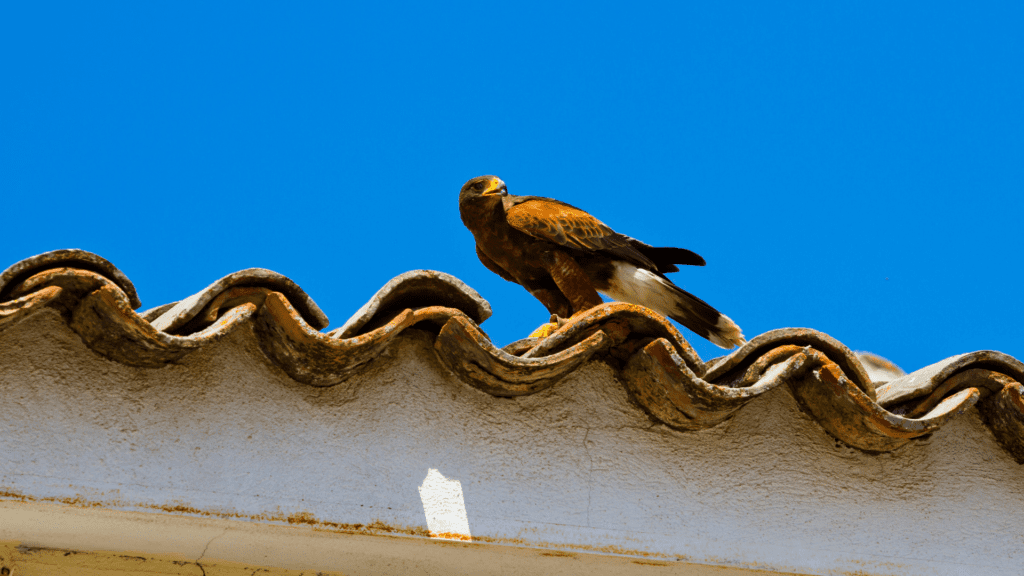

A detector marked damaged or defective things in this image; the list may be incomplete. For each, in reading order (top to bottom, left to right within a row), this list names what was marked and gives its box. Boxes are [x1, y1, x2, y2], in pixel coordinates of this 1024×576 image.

crack in stucco [194, 528, 227, 569]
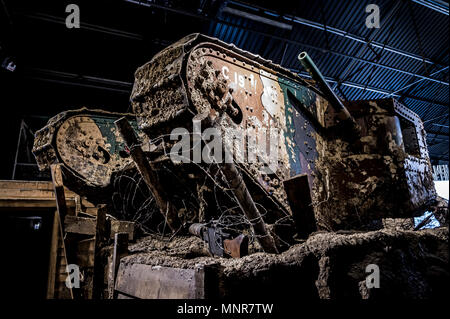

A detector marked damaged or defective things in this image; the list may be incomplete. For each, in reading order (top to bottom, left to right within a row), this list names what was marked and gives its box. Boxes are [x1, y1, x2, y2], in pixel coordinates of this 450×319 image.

rusted tank [31, 33, 436, 248]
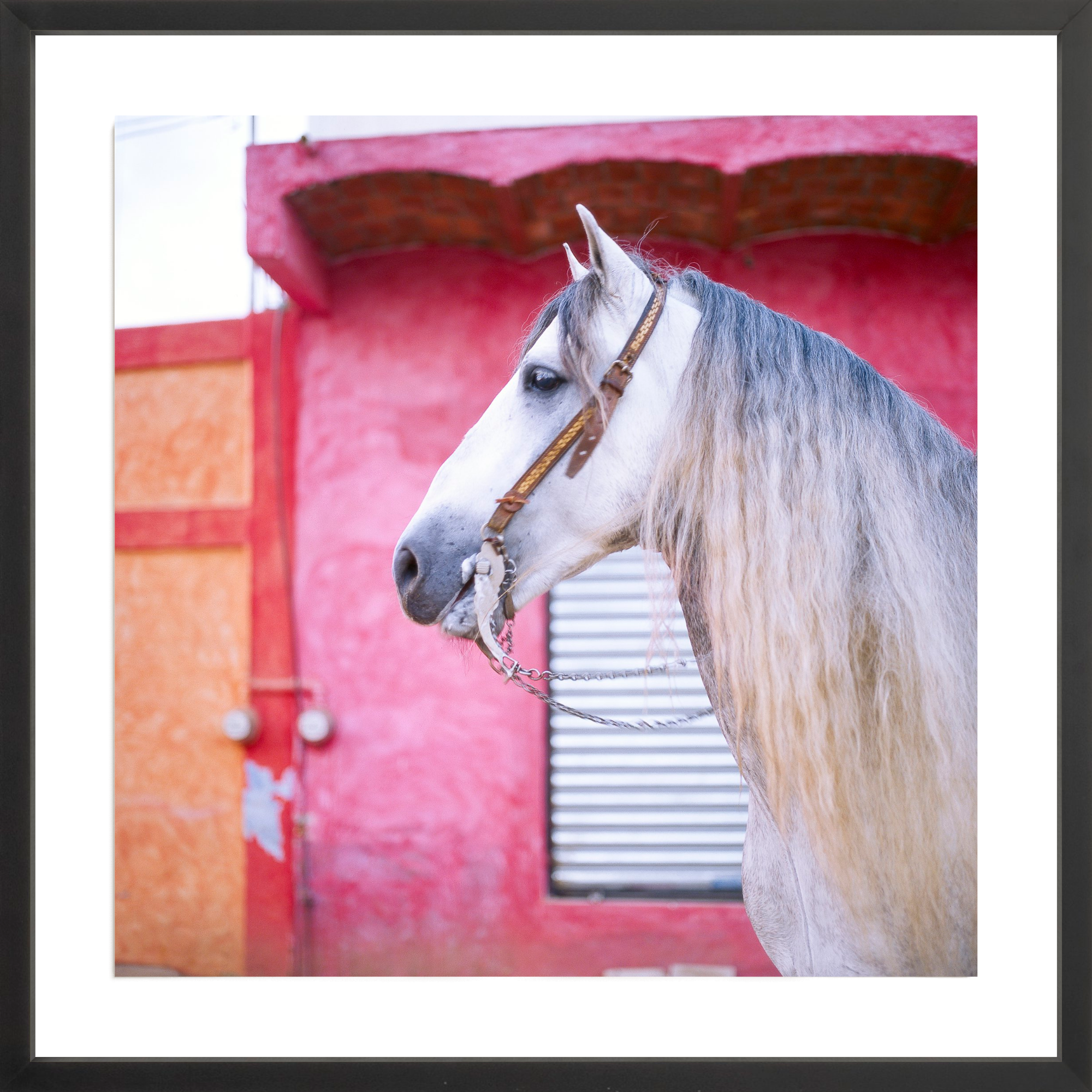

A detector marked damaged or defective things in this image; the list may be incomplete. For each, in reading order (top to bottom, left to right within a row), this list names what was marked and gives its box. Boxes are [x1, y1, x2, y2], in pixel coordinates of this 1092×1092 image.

peeling paint patch [242, 760, 295, 860]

^^^^^^^^^^^^^^^^

Instructions for the task:
Rewrite all three records with "detector" changed to "scanner" and everything else kept the same. Leave out the pictures.

Correct result:
A scanner marked damaged or defective things in this image; the list may be incomplete. For each, in reading order (top to bottom, left to right within a row), this list names what was marked and gives its box. Boxes are [x1, y1, x2, y2], in pixel coordinates of this 1024×576 image.

crack in stucco [194, 528, 227, 569]

A scanner marked damaged or defective things in this image; the list may be incomplete. For each, in reading order (top to bottom, left to right within a row), this list names what was marked and gives its box. Boxes are [x1, y1, x2, y2], in pixel coordinates of this 450×319 image.

rusted tank [31, 33, 436, 248]

A scanner marked damaged or defective things in this image; the list may be incomplete. For each, in reading order (top to bottom, left to right within a row), this list names what was marked and gives its box. Boxes are [x1, y1, x2, y2], in pixel coordinates of this 1092×1092 image.

peeling paint patch [242, 760, 295, 860]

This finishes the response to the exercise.